A flash of some emotion crossed the old man’s face. His eyes darkened as he raised his chin higher.

“So she could spot her own kind?”

“That’s right.” He nodded. “She could. Like you and yo’ friends, she too had a hard ways of it, growin’ up in a mean world, only she wasn’t born wit’ your privilege. That White skin. She was a Black woman in the South.” He pounded his fist against the table, his voice rising again. “In a field that showed off ya smarts… a teacher. How dare dis Black woman go and get herself further than a high school education, then march into a majority White school ’nd try to teach these poor churrens. Didn’t matter that most of the kids in y’alls school was poor and strugglin’, they still thought they was better than my Millicent. Bottom of the totem pole.”

“Who hired her?”

“The principal, of course.” He looked at him quizzically. “Said she was the most qualified to teach that history class. From my recollection, he was from up North…”

“The one time I heard a kid call Mrs. Florence a nigger, a bunch of us jumped on him until he was bleeding from everywhere possible. So many of us attacked him that none of us got suspended ’cause they didn’t know who’d done what first, and none of us were willing to snitch. He was hurtin’. Beyond that,” Caspian shrugged, “I’d never seen or heard about her being treated badly, specially ’cause of her color.”

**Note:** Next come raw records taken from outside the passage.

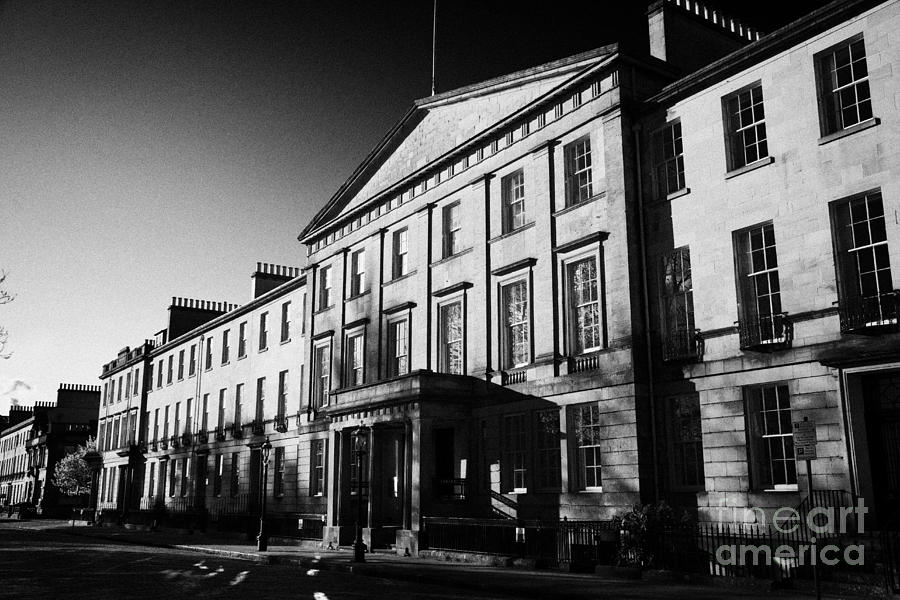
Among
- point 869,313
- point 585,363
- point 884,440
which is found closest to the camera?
point 884,440

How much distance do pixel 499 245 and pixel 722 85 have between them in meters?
8.55

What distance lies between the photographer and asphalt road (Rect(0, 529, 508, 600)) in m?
14.8

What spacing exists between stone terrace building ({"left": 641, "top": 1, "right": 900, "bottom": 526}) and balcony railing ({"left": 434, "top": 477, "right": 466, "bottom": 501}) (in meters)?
7.24

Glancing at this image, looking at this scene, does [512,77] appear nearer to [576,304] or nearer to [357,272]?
[576,304]

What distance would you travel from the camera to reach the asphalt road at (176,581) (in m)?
14.8

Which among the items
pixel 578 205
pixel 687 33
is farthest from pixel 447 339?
pixel 687 33

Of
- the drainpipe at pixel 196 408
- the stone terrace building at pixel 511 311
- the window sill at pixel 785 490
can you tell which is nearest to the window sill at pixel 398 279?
the stone terrace building at pixel 511 311

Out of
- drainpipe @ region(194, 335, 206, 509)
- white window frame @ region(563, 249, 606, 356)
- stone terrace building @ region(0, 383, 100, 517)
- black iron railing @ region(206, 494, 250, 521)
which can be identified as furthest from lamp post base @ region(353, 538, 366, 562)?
stone terrace building @ region(0, 383, 100, 517)

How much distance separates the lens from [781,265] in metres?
18.6

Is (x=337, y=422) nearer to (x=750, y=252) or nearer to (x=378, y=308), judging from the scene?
(x=378, y=308)

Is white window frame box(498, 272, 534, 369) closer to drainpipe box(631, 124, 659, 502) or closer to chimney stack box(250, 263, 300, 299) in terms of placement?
drainpipe box(631, 124, 659, 502)

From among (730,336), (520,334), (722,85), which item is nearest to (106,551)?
(520,334)

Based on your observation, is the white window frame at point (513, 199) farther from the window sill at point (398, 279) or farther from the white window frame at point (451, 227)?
the window sill at point (398, 279)

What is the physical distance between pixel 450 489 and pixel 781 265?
40.6 feet
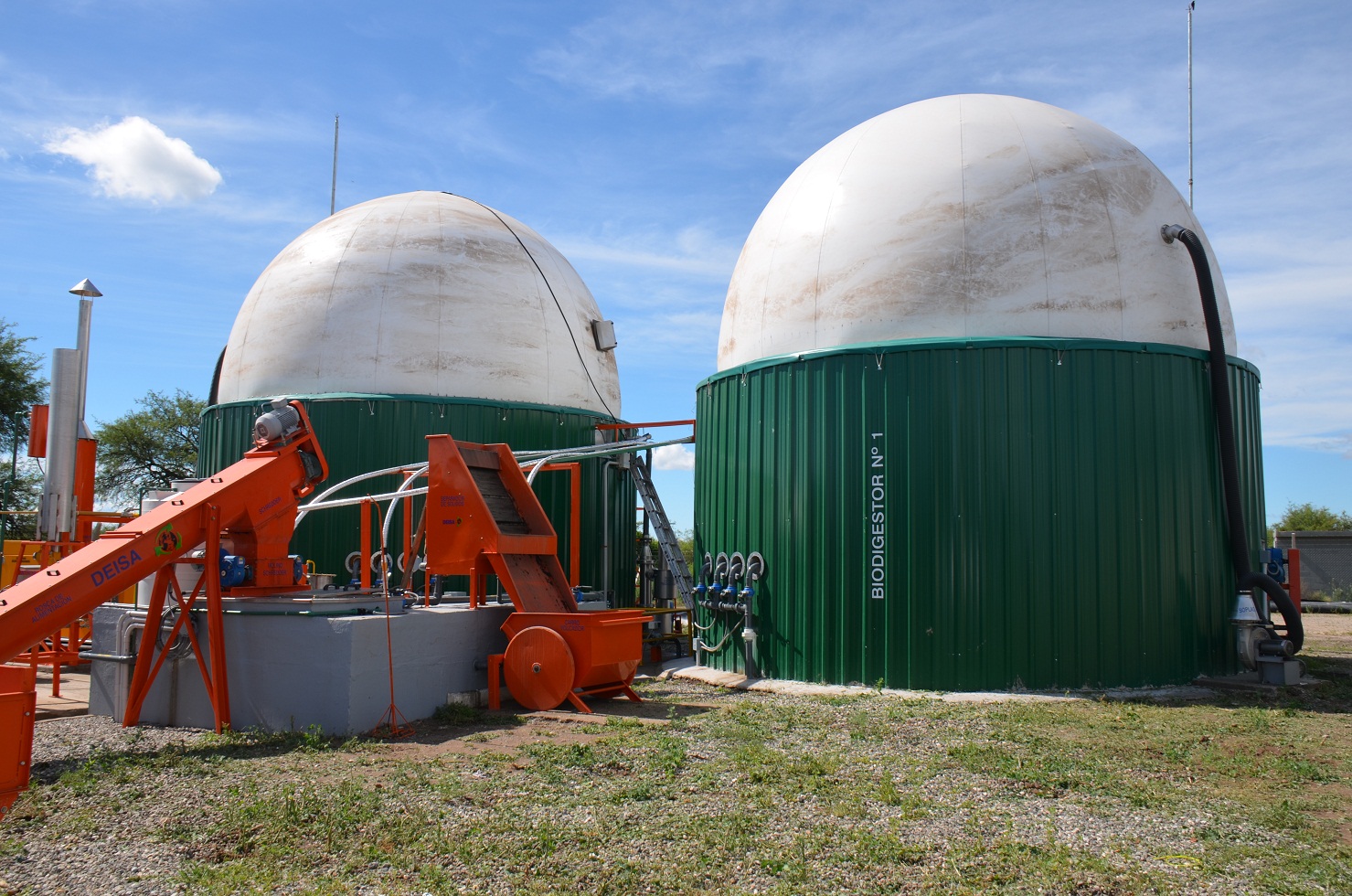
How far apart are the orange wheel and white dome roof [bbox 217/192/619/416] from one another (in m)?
8.32

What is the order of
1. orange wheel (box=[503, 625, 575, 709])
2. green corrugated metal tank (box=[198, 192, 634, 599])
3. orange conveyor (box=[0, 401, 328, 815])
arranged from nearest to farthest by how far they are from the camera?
orange conveyor (box=[0, 401, 328, 815]) → orange wheel (box=[503, 625, 575, 709]) → green corrugated metal tank (box=[198, 192, 634, 599])

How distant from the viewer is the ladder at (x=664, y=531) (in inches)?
647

“Well, it happened all the same. She took it and tucked it away. Kept it to herself. She’d been harassed. Assaulted. Hit. Smacked. Threatened. You woulda thought we was back in the 1960s, but we weren’t. This was right here, in Louisville, Kentucky, just twenty-three years ago. When she was gettin’ her Masters, the professor told her she was a dumb Black bitch and she should go be a maid or housekeeper. He’d gotten flustered because she corrected somethin’ he said, so he wanted to argue then found out she was right. She had to beg me not to go up to that there college and shoot him in his head!”

Spit sprayed out of his mouth and he dabbed at his lips with his napkin. His small dark brown eyes were now wild and wide, as if he was reliving a trauma that never completely left his mind. “That professor was upset they let someone in his class that knew more than he did… and she just so happened to be Black. They didn’t care though… he was later promoted.”